* Start Source text *
PM posted a volume decline of 6.5% (against the toughest comparison of the year, +5.4%).  Volume was weaker than consensus in multiple regions – European Union (-10.1% reported versus -6.7%), Asia (-10.4% reported versus -5.4%) and Latin America and Canada (-7.5% reported versus -1.0%).  However, again, Q1 was the most difficult comparison of the year in each of those regions.  Despite the volume shortfall versus consensus, reported revenue (net of excise taxes) of $7.584 billion came in slightly better than consensus, against a very difficult comparison.  Constant currency organic revenue growth was +3.2% despite the volume print, indicating to us that the pricing architecture for 2013 is in place and intact.

Operating income declined year over year (-0.6%), currency neutral EBIT +2.9%, so the company saw negative operating leverage for the first quarter since Q4 2011 – not surprising given the volume print in the quarter.
* End Source text *
* Start Data excerpts *
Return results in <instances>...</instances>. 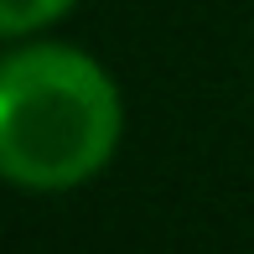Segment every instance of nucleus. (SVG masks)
<instances>
[{
    "label": "nucleus",
    "mask_w": 254,
    "mask_h": 254,
    "mask_svg": "<svg viewBox=\"0 0 254 254\" xmlns=\"http://www.w3.org/2000/svg\"><path fill=\"white\" fill-rule=\"evenodd\" d=\"M125 104L88 52L10 47L0 63V171L26 192H73L120 151Z\"/></svg>",
    "instance_id": "obj_1"
},
{
    "label": "nucleus",
    "mask_w": 254,
    "mask_h": 254,
    "mask_svg": "<svg viewBox=\"0 0 254 254\" xmlns=\"http://www.w3.org/2000/svg\"><path fill=\"white\" fill-rule=\"evenodd\" d=\"M67 5L73 0H0V31H5L10 42L31 37V31L52 26L57 16H67Z\"/></svg>",
    "instance_id": "obj_2"
}]
</instances>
* End Data excerpts *
§ **Set tasks**
1 - Retype the part of the quarterly results text starting at "PM posted a" and ending at "place and intact.".
2 - Continue the quarterly results text after its last sentence.
These records have nothing to do with the quarterly results text.

§ **Set of answers**
1 -
PM posted a volume decline of 6.5% (against the toughest comparison of the year, +5.4%).  Volume was weaker than consensus in multiple regions – European Union (-10.1% reported versus -6.7%), Asia (-10.4% reported versus -5.4%) and Latin America and Canada (-7.5% reported versus -1.0%).  However, again, Q1 was the most difficult comparison of the year in each of those regions.  Despite the volume shortfall versus consensus, reported revenue (net of excise taxes) of $7.584 billion came in slightly better than consensus, against a very difficult comparison.  Constant currency organic revenue growth was +3.2% despite the volume print, indicating to us that the pricing architecture for 2013 is in place and intact.

2 -
What we liked:

  • Preservation of underlying operating guidance
  • Solid pricing architecture in place for 2013
  • Respectable constant currency organic revenue growth of +3.2% against a difficult comparison
  • Comparisons ease substantially through the balance of 2013

What we didn’t like:

  • EPS miss and reduction of guidance (even if for no reason other than currency)
  • Volume weakness across multiple regions versus consensus (and even versus our more bearish estimates)
  • Lack of operating leverage (first time since Q4 2011)
  • Awful FCF generation in the quarter (-32.8%, and -17.1% adjusting for currency)

It’s tough for us to be positive on a stock when EPS estimates are heading lower (regardless of the reason) and when we couple that with a firm view of continued strength in the U.S. dollar, we have a hard time getting behind PM at this point despite what we readily acknowledge as strength in the underlying business model.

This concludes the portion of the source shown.